TASK SET:
A. In the passage on internal audit programs, how many audit procedures are said to be involved in preparing an internal audit program?
B. Please extend the passage on internal audit programs, picking up after its final sentence.

PASSAGE PROVIDED:

::::::

More than 400 audit procedures are stated to be involved in the process of internal audit program preparation. They are analytical procedures, procedures in essence for each audit issue, and risk evaluation procedures in operation groups. It is possible to work out an internal audit program based on the systematization of operations into single-type groups. In this case, the following standards of the internal audit are supposed to be taken into account: audit selection, the importance of audit, evaluation of audit risks, audit evidence, understanding of the activity. In the course of the internal audit program preparation, it is necessary to arrange a list of single-type operations. If it is not done, it is not possible to single out which operations have not been checked. It is important to evaluate risks based on the group of single-type operations. Normally, this is mere accountability, which is taken into consideration. Besides, it is important to assign audit procedures subject to implementation in the operating groups. Depending on the essence of the operation to be checked, it is important to focus on the procedures which are characteristic of this operation. The auditor is not limited in the choice of procedures, though. Sometimes, it is crucial to pay attention to a certain transaction. The program should presuppose the possibility to document questions on even a single transaction to the internal audit group (Ege, 2015).

::::::

(Entries on spatial positioning)
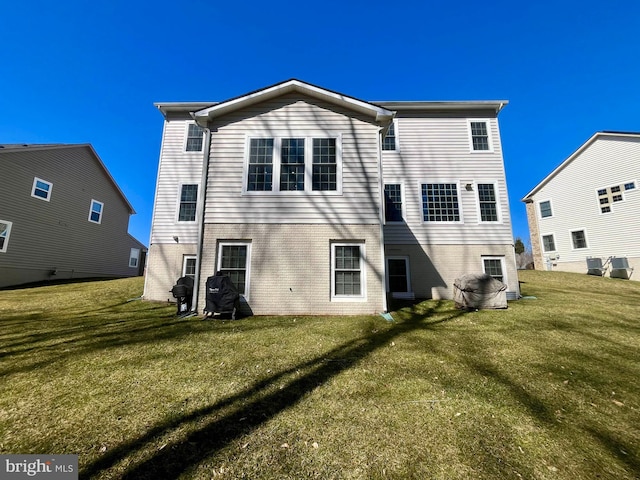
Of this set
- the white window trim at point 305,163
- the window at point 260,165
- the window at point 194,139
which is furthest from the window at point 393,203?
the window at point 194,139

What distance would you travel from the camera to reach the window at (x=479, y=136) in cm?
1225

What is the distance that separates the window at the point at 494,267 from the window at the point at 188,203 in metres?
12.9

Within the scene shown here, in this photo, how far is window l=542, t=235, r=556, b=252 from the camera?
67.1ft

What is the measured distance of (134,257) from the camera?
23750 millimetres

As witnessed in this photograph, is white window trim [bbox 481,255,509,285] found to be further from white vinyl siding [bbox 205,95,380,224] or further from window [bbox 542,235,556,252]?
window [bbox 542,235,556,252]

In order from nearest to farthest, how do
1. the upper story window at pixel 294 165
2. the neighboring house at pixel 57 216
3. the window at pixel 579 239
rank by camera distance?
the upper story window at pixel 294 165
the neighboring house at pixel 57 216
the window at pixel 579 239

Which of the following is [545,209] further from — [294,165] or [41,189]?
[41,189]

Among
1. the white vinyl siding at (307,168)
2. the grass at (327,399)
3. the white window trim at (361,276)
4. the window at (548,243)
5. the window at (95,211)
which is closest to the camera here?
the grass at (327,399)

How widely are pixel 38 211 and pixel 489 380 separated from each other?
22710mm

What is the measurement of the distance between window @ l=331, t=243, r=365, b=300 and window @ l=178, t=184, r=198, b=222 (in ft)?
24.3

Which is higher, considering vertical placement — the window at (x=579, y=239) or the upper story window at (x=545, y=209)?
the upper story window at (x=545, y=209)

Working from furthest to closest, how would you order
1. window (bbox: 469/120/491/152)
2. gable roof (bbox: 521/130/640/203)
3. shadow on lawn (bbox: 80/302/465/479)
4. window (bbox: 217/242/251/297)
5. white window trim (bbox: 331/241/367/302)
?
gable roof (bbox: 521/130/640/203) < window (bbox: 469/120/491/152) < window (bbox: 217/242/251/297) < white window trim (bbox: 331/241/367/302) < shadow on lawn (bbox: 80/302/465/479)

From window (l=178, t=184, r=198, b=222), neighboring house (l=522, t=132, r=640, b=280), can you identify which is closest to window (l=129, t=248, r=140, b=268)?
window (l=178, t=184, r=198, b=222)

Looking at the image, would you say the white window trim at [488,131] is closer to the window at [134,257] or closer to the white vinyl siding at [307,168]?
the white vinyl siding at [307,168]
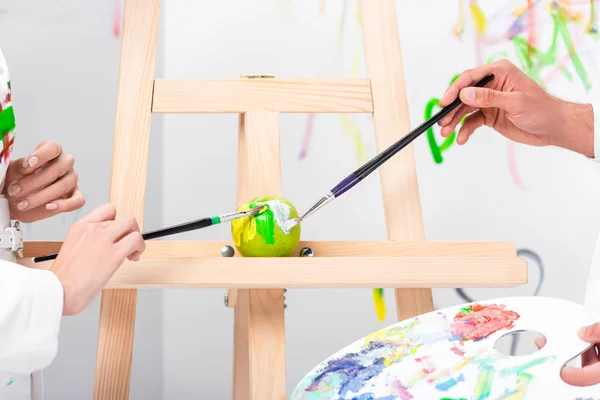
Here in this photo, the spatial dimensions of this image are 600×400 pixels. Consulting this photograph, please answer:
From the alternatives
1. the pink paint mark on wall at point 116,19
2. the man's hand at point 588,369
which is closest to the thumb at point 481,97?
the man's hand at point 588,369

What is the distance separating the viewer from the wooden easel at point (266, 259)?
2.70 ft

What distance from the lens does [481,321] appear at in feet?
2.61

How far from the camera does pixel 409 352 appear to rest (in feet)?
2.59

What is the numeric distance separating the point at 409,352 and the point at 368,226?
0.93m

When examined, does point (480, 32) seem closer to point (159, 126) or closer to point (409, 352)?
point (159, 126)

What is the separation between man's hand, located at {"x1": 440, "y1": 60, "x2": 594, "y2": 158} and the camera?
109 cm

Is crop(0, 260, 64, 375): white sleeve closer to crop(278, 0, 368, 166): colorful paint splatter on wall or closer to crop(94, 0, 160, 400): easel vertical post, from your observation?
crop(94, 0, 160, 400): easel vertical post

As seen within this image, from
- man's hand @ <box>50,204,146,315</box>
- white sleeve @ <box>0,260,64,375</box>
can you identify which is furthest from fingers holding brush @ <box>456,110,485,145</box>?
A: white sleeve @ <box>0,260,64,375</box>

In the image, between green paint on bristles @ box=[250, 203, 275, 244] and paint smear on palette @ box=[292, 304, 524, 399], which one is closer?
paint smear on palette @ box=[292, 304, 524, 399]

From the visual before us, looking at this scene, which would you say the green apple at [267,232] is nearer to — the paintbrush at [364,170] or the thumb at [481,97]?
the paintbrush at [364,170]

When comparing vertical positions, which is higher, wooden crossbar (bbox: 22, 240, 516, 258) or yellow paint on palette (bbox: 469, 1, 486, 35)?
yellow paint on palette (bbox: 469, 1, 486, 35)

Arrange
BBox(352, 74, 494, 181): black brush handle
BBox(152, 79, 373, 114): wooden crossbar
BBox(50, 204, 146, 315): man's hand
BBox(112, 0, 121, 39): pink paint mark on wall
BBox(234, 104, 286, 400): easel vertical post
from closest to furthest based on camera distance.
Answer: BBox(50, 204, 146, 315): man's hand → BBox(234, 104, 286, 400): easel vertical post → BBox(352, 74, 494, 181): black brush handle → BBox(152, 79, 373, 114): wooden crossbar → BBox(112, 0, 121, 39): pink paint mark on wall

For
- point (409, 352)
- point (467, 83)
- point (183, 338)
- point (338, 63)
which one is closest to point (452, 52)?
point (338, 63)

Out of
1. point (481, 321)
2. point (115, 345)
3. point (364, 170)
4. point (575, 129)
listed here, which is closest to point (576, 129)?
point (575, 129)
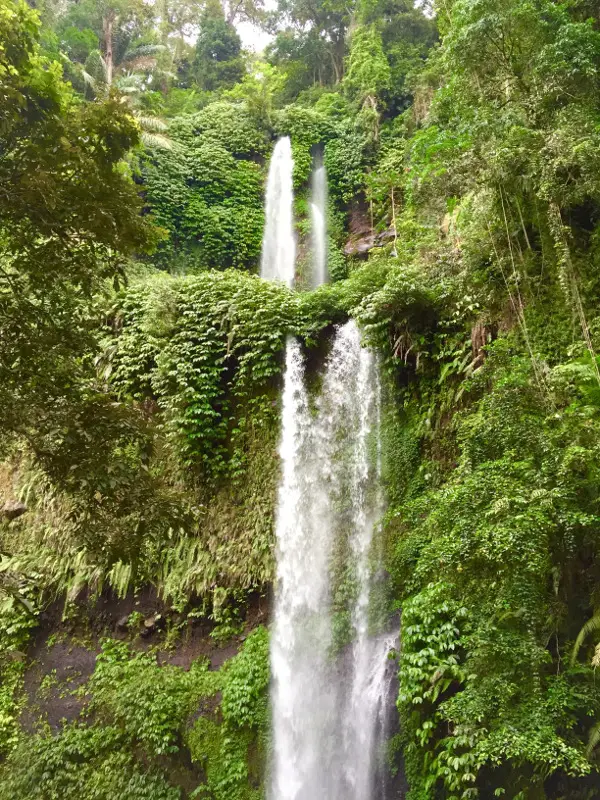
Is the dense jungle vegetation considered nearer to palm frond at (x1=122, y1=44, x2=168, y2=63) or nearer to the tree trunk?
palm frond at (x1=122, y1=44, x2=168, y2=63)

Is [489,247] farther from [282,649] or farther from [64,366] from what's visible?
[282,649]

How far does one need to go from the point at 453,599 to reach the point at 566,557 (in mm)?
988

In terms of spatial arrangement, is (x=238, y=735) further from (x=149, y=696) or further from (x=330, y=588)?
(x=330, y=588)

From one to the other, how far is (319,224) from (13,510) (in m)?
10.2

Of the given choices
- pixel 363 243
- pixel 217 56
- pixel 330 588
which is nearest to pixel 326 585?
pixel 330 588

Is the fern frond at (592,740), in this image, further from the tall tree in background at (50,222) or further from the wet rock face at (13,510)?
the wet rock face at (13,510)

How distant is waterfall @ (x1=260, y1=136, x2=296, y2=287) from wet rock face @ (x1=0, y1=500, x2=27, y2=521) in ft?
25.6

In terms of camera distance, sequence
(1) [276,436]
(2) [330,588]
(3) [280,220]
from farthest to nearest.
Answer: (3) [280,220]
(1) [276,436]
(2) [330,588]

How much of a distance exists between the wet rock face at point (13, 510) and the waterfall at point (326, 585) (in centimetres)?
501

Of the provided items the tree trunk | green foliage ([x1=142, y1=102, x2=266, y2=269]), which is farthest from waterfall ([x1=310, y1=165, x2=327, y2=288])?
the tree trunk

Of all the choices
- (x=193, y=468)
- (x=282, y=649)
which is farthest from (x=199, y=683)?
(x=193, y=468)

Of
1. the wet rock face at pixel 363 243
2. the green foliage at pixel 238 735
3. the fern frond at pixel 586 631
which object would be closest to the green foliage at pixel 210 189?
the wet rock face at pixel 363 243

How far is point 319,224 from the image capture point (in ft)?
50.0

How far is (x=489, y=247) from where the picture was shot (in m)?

::::::

ANSWERS BY TASK:
A. More than 400.

B.
Conclusion

In conclusion, it is necessary to point out that the paper has considered the importance of ISO 9000 for small businesses’ quality systems. Besides, it has dwelled upon the internal audit with its plan and program. It is reasonable to note that internal audit appears to be a component of any organization’s control system. It evaluates the efficiency and effectiveness of the system on the whole.

References

Basu R., & Ray, N. (2015). ISO 9000 – A tool for achieving success of the training function. International Journal of Research in Management & Social Science, 3(1), 43-48.

Ege, M. S. (2015). Does internal audit function quality deter management misconduct. The Accounting Review, 90(2), 495-527.

Goetsch, D. L., & Davis, S. B. (2014). Quality management for organizational excellence. London, UK: Pearson.

Picket, S. (2014). Internal auditor at work: A practical guide to everyday challenges. Boston, MA: Elsevier.

Smith, G. (2013). Internal audit. Boston, MA: Elsevier.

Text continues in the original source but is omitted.